■ 本文
撮影スケジュールは列車の時間に合わせて組むので、街での撮影はどうしても時間が限られる。今日の午後はウォーナンブール駅から列車に乗るので、もし午前中に動物に出会えなければ諦めるしかない。朝、どうか見られますように…と祈りながら車で向かった。駐車場に着いたその瞬間「わ!いた!」とドライバーが声をあげる。えー!早すぎる!急いで機材をもって降りると、ちょうどコアラが木から木へ移ろうと地面を移動しているところだった。コアラはあっという間にユーカリの木にスイスイのぼり、気づいたら上のほうだ。筋肉がすごい。食事もしているようだが、葉っぱに隠れよく見えない。そして気づけば寝ていた。そんなコアラの様子をどうにか撮影できてほっとする。よく見ると向かいの木にもいる!あれ、この木にも!みんな寝ている!コアラは1日20時間くらい寝るらしい。朝の活動時間に訪れたといっても、あと何秒か遅れていたら動いているコアラには出会えなかったかもしれない…。
それにしても立派なユーカリの木がたくさんだ。駐車場近くの看板にタワーヒルの説明があったので読んでみると、イギリス統治時代の1892年に国立公園に指定されるが、保全のための管理がされず荒れ果ててしまったらしい。1950年代から、ボランティアによって30万本以上の木や植物が植えられ再び動物が住める場所に復活させたのだ。なるほど、コアラがここまで集まった理由は、計画的にユーカリの木をたくさん植えたからかもしれない。
看板には30分~1時間のハイキングコースもいくつか載っており、他の動物を探すために丘の上まで登ってみた。カンガルーも探したがこの日はいなかった。でも、かわいいエミューをたくさん撮影できて大満足。コーディネーターは「ぜひハリモグラも見てほしかったなあ」と言いながら少し悔しそうに車に乗り込む。ハリモグラは、卵を産む非常に珍しい哺乳類。なかなか見かけないが、とてもかわいいらしい。タワーヒルの出口に近づいたとき、コーディネーターが声をあげた。「あっ!ハリモグラ!」えー!急いで降りると道路わきの木の近くでのそのそ歩いているハリモグラがいた。なんてラッキーな1日だろう!オーストラリアならではのかわいくて珍しい野生動物の魅力が伝わる回が放送できそうだ。

■ 保存した項目

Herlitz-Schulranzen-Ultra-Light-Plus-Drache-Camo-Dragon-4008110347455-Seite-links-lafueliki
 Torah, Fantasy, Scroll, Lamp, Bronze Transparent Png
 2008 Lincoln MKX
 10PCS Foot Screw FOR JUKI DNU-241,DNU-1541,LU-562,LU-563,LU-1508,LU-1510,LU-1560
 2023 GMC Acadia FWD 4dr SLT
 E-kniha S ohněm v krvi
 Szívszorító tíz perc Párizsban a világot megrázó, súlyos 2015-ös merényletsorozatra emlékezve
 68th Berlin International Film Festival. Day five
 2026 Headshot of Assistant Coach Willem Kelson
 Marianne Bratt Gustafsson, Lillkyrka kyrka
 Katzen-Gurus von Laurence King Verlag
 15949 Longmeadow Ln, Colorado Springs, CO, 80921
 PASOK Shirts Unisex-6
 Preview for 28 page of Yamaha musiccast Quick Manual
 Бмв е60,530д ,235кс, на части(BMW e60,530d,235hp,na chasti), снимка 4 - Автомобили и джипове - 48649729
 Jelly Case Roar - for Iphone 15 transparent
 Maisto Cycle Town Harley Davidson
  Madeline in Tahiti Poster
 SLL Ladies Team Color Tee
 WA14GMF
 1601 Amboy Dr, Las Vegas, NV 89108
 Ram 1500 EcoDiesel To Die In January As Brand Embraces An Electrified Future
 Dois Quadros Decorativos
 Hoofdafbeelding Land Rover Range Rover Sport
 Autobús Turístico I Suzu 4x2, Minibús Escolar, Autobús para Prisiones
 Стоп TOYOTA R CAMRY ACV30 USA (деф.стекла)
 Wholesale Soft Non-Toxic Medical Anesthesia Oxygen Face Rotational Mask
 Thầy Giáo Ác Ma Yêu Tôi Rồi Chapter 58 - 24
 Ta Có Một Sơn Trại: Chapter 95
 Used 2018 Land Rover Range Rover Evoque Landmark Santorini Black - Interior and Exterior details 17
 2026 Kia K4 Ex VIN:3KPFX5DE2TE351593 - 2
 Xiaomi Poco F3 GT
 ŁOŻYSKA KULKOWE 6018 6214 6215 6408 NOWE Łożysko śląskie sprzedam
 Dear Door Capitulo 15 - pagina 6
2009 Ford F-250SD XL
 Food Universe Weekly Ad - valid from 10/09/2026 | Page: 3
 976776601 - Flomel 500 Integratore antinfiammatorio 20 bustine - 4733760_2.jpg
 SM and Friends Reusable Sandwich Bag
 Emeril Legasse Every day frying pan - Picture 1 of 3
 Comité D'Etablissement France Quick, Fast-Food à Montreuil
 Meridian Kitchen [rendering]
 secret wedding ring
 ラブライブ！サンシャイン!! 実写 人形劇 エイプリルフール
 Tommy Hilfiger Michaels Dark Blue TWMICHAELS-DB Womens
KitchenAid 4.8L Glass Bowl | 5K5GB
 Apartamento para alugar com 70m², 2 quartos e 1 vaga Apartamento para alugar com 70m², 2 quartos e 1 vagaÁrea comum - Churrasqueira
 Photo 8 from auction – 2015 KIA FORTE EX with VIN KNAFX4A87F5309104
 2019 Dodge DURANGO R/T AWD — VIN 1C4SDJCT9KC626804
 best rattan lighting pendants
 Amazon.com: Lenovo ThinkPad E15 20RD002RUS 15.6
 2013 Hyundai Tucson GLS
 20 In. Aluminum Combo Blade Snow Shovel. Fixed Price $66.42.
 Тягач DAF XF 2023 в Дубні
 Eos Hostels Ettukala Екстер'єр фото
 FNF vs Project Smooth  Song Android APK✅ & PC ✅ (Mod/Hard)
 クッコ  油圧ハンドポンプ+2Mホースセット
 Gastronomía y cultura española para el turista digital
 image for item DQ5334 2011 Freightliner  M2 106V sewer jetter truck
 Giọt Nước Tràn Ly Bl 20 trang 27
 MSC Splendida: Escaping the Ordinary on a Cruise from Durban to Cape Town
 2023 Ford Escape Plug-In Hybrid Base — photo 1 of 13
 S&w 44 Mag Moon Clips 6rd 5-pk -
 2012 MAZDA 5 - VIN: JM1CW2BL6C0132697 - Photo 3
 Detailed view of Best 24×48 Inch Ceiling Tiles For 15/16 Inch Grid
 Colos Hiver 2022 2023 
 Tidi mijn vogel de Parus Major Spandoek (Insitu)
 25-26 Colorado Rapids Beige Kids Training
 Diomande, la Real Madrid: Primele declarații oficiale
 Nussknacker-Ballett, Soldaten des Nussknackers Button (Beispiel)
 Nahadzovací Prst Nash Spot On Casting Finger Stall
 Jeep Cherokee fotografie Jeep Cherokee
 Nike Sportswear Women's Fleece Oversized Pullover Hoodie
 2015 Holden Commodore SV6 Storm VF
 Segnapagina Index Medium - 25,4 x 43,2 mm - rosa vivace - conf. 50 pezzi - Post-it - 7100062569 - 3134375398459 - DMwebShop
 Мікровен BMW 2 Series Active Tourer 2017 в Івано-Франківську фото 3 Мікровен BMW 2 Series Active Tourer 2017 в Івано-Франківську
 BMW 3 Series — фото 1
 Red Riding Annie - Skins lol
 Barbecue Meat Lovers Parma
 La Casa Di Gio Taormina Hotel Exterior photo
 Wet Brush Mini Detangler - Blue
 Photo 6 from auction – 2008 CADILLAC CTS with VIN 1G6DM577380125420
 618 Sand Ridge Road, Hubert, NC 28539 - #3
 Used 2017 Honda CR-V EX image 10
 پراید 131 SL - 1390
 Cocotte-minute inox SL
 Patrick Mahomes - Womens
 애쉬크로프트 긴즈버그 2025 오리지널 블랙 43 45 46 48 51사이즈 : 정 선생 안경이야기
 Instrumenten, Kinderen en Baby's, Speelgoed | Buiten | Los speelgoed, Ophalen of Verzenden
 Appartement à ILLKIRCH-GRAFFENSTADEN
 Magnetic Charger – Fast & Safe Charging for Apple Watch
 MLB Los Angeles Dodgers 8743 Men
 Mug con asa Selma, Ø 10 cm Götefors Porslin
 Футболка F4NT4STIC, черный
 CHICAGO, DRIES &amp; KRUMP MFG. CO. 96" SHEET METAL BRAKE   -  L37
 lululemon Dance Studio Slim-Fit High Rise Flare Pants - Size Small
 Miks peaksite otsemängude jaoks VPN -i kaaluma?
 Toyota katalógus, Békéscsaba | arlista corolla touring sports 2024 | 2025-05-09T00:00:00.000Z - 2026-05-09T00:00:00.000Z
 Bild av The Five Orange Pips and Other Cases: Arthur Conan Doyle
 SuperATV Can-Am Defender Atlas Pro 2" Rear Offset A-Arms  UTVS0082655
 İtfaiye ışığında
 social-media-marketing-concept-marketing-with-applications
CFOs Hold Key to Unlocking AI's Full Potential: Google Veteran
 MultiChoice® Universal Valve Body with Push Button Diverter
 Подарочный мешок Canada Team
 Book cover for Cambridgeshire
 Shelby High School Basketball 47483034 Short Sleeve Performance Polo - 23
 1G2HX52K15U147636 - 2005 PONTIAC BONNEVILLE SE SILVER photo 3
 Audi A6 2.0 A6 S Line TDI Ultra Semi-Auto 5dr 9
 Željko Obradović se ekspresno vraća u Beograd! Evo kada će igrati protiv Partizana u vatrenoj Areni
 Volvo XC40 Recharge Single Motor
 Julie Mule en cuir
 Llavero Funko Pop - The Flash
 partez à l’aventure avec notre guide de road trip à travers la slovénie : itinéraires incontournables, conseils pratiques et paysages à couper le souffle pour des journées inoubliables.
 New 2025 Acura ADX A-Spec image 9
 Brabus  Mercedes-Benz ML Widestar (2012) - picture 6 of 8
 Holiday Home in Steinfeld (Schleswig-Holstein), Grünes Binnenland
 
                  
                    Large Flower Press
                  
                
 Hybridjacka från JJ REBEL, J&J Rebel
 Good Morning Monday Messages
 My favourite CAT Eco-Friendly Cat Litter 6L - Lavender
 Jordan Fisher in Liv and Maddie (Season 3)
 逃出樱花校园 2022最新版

■ 課題
• a. 次の(i)～(iii)のそれぞれについて、本文の内容と合っているかを「はい」か「いいえ」で答え、判断の決め手となる本文の語句をそのまま引用しなさい。(i) タワーヒルは1892年に国立公園に指定された。(ii) この日、丘の上でカンガルーを撮影することができた。(iii) コアラは1日に20時間ほど眠るらしい。
• b. 本文のうち、「看板には30分~1時間のハイ」を含む語句で始まり「が伝わる回が放送できそうだ。」で終わる部分を、「ハイキングコース」を「散策コース」に書き換えて示しなさい。

■ 解答
• a.
(i) はい。「イギリス統治時代の1892年に国立公園に指定される」
(ii) いいえ。「カンガルーも探したがこの日はいなかった。」
(iii) はい。「コアラは1日20時間くらい寝るらしい。」

• b.
看板には30分~1時間の散策コースもいくつか載っており、他の動物を探すために丘の上まで登ってみた。カンガルーも探したがこの日はいなかった。でも、かわいいエミューをたくさん撮影できて大満足。コーディネーターは「ぜひハリモグラも見てほしかったなあ」と言いながら少し悔しそうに車に乗り込む。ハリモグラは、卵を産む非常に珍しい哺乳類。なかなか見かけないが、とてもかわいいらしい。タワーヒルの出口に近づいたとき、コーディネーターが声をあげた。「あっ!ハリモグラ!」えー!急いで降りると道路わきの木の近くでのそのそ歩いているハリモグラがいた。なんてラッキーな1日だろう!オーストラリアならではのかわいくて珍しい野生動物の魅力が伝わる回が放送できそうだ。